Recorded data

^^^^^^^^

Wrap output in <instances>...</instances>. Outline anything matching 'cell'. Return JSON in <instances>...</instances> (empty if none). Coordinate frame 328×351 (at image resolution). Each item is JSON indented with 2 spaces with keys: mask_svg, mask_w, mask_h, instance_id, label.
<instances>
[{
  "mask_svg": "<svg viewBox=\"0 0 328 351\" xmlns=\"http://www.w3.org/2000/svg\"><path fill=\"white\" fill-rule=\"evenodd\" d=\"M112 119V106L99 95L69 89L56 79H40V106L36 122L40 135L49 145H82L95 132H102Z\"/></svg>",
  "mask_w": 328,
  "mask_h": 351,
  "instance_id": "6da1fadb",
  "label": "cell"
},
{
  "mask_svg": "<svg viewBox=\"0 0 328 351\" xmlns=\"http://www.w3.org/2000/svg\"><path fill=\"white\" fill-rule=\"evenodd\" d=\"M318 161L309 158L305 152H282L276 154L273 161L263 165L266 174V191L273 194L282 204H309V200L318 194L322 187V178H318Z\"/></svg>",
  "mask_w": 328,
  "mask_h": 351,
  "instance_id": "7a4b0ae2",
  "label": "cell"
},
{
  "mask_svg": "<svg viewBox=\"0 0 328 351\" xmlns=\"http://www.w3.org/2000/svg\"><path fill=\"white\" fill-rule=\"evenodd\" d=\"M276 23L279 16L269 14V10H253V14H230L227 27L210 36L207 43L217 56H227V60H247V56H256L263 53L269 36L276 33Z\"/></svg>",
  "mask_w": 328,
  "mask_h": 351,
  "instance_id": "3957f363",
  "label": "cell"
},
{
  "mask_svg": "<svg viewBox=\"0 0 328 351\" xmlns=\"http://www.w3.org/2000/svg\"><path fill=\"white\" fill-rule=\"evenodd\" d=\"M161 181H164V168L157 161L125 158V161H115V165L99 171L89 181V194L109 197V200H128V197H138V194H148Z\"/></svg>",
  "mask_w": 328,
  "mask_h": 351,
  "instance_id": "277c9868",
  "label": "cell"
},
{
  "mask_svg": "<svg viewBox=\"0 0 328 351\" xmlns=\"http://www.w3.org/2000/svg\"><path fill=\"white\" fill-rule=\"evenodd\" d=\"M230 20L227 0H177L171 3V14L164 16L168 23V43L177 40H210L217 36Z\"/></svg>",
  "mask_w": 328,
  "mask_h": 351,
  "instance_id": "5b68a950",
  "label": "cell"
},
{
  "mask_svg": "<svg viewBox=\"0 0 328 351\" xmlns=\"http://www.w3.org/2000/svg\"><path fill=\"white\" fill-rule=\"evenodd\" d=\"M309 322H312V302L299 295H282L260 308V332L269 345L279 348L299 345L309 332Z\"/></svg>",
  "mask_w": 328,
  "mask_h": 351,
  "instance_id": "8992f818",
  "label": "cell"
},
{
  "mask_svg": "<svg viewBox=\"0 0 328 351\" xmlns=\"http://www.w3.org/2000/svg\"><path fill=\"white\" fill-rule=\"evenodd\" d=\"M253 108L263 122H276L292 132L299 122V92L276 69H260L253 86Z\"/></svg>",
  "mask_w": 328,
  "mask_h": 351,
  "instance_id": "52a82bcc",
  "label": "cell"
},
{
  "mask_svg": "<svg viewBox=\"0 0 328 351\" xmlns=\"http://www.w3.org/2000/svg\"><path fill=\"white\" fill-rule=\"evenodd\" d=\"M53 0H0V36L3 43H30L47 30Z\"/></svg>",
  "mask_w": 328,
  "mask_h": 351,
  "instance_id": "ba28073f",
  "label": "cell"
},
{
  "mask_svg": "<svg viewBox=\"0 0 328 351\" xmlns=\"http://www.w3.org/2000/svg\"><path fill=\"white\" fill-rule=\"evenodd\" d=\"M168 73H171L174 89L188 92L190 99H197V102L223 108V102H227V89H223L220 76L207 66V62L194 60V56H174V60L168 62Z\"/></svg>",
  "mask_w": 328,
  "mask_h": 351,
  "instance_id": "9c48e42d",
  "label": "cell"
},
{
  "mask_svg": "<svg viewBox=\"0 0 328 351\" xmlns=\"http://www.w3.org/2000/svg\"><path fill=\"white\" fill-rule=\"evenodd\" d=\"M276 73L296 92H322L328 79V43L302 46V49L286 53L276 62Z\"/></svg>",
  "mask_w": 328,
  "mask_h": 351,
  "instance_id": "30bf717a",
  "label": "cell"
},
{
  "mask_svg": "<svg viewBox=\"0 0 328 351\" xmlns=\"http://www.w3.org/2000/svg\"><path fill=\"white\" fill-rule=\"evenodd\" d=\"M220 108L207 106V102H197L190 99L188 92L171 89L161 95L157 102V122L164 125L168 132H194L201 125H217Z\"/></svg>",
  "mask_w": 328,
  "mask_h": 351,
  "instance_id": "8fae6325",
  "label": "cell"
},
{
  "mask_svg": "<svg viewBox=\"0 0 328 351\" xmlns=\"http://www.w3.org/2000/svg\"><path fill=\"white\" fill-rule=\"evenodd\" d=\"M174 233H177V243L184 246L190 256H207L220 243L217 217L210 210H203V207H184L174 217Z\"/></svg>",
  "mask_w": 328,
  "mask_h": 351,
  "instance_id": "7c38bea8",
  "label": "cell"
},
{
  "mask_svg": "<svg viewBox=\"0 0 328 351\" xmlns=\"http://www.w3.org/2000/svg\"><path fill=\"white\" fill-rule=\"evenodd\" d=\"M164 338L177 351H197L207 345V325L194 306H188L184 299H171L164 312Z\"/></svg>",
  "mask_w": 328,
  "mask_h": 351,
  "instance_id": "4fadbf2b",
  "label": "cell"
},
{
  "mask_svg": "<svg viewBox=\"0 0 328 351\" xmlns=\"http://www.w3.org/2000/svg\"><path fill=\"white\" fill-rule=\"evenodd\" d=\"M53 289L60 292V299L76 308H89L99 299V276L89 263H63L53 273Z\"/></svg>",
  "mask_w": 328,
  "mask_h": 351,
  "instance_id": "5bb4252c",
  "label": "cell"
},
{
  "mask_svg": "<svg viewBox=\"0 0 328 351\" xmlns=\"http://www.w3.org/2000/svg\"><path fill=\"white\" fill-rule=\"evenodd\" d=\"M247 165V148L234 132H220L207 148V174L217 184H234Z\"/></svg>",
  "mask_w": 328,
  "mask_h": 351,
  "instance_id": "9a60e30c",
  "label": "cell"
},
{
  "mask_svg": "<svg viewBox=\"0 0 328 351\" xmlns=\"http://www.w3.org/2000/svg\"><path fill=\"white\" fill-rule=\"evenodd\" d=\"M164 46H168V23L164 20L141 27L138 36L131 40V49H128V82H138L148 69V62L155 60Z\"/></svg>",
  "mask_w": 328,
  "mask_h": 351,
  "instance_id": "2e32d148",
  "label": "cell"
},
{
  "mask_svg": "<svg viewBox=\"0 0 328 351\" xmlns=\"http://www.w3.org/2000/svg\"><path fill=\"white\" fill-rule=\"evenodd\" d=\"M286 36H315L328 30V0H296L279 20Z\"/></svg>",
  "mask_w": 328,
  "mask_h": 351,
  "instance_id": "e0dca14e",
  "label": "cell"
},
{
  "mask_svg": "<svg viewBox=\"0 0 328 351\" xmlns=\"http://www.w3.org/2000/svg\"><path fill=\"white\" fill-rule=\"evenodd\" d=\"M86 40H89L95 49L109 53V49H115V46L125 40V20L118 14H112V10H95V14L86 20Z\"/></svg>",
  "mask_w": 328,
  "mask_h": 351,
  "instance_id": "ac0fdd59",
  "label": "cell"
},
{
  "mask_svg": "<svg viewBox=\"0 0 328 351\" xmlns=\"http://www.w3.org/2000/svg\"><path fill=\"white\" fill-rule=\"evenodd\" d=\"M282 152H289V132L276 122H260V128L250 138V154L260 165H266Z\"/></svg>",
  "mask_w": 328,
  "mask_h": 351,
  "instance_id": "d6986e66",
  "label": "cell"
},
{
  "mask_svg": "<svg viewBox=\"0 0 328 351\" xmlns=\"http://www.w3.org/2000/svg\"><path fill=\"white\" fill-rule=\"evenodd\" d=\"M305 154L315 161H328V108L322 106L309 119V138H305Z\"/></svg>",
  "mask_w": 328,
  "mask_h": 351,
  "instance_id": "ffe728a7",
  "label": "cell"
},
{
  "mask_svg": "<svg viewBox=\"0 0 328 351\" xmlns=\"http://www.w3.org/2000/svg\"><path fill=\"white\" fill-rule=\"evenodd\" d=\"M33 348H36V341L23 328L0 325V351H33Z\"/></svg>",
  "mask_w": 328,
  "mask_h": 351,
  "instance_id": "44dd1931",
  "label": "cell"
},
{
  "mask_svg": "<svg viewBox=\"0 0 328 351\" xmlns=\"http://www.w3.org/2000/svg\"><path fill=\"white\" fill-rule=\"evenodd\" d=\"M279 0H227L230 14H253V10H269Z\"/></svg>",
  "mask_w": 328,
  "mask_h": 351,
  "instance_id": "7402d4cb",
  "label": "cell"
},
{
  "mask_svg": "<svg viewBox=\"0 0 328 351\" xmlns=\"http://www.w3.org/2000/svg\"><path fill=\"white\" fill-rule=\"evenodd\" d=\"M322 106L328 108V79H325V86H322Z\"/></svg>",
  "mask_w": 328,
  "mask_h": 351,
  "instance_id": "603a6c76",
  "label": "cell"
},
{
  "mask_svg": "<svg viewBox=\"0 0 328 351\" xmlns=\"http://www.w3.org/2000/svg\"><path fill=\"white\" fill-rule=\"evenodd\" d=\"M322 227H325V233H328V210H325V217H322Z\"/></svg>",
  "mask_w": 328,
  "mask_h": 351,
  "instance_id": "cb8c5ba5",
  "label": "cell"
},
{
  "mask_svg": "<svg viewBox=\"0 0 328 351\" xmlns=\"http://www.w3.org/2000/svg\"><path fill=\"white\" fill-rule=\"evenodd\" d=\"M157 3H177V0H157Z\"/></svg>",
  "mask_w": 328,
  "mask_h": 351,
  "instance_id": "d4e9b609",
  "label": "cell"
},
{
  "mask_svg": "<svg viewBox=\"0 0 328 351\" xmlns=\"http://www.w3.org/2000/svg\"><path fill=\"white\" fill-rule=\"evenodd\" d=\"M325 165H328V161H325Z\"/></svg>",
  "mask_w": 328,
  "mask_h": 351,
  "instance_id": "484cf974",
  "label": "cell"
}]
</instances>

^^^^^^^^

Written request
Starting at the beginning of the data and ending with the line that contains "119V106L99 95L69 89L56", write those lines out again with "Coordinate frame" replaced by "Coordinate space" and everything else left unchanged.

Answer
Wrap output in <instances>...</instances>. Outline anything matching 'cell'. Return JSON in <instances>...</instances> (empty if none). Coordinate space 328×351 (at image resolution). Each item is JSON indented with 2 spaces with keys: mask_svg, mask_w, mask_h, instance_id, label.
<instances>
[{
  "mask_svg": "<svg viewBox=\"0 0 328 351\" xmlns=\"http://www.w3.org/2000/svg\"><path fill=\"white\" fill-rule=\"evenodd\" d=\"M112 119V106L99 95L69 89L56 79H40V106L36 122L40 135L49 145H82L95 132H102Z\"/></svg>",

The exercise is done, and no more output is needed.